Italian poet and writer born in Trapani, Ignacio Lombardi studied at the seminary in Mazara and became professor of Italian literature at the University of Palermo. For his efforts during the Italian Risorgimento, he was called the “poet of the Revolution”.
Impromptu poet, magician of words put in rhyme, Lombardi filled the theaters with wealthy, electrified crowds willing to pay a ticket and hear verses about their country and freedom. He became “Eliodoro”, as admirers in Messina called him, “a gift of the sun god”. In 1858, in a theater of Reggio Calabria, while he was speaking, such was the enthusiasm that the Bourbon soldiers burst in. He managed to escape by fleeing through a secret door and moved to Milan. When he heard about Garibaldi’s landing in Sicily, he returned to the island. The place where history was being made.

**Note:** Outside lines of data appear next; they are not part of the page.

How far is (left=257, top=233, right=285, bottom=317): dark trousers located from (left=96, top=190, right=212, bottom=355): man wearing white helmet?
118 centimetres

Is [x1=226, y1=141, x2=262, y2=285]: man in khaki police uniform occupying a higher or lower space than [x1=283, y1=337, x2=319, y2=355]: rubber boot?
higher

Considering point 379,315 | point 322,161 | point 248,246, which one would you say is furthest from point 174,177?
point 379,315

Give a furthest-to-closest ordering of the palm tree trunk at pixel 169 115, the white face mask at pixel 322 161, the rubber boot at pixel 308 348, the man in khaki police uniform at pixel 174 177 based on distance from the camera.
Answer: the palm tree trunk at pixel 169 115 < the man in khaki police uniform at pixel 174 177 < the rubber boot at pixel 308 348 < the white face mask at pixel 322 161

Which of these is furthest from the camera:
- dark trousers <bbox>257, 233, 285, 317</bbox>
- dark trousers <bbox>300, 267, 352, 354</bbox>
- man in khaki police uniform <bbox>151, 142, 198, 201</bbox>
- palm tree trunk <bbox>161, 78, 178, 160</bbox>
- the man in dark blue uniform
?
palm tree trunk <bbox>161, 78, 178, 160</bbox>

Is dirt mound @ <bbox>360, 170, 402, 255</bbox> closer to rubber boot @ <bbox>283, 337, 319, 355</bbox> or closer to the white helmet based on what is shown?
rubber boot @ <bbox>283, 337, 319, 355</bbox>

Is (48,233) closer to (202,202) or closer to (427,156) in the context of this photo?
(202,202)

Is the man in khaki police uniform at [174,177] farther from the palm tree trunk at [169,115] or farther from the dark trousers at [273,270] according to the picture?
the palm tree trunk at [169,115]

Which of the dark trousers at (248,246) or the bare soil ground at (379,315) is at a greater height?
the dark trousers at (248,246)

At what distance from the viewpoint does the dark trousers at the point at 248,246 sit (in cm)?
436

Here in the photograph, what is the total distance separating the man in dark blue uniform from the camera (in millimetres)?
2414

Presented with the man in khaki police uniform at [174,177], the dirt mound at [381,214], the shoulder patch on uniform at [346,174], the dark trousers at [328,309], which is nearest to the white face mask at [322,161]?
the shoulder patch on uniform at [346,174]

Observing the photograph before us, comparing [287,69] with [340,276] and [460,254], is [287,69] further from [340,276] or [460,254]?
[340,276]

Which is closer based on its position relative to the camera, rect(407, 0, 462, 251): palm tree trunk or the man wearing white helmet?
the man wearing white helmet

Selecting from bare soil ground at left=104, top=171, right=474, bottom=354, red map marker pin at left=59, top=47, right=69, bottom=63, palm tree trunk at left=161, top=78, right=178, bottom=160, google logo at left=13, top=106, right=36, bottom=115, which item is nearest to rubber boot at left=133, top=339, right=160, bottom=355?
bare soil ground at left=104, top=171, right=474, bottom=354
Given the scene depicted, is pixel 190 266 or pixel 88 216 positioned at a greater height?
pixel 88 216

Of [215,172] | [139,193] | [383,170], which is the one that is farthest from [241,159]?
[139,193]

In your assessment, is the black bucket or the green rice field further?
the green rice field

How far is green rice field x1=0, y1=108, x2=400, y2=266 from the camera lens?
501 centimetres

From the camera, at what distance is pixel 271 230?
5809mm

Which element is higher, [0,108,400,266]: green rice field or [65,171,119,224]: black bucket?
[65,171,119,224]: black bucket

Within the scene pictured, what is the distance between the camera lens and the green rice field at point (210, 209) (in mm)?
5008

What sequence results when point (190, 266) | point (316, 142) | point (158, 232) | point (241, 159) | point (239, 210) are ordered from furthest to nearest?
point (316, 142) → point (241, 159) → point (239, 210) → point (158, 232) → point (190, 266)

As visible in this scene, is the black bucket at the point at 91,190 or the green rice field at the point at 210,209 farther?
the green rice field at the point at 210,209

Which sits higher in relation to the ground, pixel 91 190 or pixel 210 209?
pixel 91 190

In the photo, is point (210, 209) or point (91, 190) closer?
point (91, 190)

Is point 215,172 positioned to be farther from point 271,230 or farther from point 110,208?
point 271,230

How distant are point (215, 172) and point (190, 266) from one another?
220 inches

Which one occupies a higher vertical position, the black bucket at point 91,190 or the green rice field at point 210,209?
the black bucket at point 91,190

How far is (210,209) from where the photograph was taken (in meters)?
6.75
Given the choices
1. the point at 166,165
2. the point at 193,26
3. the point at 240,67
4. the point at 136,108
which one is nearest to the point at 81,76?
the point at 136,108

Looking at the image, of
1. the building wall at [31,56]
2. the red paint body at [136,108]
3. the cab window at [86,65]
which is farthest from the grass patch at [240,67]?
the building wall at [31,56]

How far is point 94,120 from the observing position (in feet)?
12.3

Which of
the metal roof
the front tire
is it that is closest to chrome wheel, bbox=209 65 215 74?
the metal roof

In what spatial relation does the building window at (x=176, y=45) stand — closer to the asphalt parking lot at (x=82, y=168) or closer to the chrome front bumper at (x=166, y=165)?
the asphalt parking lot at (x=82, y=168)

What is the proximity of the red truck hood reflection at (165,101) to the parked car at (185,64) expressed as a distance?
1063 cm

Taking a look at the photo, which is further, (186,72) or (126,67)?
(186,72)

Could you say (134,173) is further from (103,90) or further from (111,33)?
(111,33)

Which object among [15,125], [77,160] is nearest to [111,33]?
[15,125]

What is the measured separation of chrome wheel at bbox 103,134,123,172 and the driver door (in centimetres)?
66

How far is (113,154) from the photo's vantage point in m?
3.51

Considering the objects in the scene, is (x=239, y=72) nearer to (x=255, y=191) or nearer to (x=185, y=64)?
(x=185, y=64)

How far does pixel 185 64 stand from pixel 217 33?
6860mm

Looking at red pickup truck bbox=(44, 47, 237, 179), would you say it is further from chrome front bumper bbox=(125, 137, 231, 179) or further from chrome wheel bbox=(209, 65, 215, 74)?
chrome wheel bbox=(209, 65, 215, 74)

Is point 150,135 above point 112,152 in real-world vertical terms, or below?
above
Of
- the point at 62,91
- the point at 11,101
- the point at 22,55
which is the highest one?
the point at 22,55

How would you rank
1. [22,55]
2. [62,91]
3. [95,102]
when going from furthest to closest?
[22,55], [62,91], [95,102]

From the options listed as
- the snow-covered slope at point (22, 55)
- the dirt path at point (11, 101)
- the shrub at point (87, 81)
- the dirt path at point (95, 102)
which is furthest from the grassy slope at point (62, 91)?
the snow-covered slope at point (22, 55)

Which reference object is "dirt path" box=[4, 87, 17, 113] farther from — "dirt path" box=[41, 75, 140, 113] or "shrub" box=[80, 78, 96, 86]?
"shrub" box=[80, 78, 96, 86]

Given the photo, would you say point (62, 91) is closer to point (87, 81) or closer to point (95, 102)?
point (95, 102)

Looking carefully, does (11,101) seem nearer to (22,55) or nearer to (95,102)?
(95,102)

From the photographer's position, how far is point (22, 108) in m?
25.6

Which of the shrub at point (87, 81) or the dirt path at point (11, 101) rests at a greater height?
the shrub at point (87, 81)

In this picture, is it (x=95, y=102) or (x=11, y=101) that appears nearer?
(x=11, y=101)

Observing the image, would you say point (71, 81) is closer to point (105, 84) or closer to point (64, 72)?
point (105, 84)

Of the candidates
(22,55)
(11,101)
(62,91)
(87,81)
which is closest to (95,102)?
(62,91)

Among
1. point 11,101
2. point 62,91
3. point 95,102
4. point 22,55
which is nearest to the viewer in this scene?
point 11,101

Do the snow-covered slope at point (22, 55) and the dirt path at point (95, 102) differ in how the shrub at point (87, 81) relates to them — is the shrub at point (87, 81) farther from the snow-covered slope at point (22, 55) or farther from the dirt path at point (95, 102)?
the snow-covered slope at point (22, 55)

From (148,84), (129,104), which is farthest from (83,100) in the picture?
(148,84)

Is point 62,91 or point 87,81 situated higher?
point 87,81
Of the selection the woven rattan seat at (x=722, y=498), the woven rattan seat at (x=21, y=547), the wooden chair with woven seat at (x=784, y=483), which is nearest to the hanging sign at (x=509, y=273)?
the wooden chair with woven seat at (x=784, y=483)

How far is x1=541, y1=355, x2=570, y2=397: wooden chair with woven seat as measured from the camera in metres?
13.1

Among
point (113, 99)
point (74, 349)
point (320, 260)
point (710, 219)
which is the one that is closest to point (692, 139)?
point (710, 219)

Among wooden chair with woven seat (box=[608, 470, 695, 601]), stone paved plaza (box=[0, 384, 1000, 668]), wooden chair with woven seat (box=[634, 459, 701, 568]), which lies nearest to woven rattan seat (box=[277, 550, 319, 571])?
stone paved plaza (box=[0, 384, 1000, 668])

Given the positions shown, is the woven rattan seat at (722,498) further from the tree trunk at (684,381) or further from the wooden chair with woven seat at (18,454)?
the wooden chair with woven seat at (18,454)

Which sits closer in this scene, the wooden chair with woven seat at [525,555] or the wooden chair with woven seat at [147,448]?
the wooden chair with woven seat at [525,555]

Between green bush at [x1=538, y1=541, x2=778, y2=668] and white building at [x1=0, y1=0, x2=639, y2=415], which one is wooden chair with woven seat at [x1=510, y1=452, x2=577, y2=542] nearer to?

After the Unification of Italy, Eliodoro settled in Piedmont looking for job. He declines the Chairmanship of Italian literature at University of Parma and goes to teach in High Schools of Bergamo and Verona. But he still yearns for the patriotic fight. He abandons his wife and daughter to follow Garibaldi in the Trentino. In 1866, wounded in one arm, Eliodoro goes back to Sicily to teach in Marshall and Palermo.
On March 9, 1894, during a lecture on Dante, was struck by a cerebral congestion.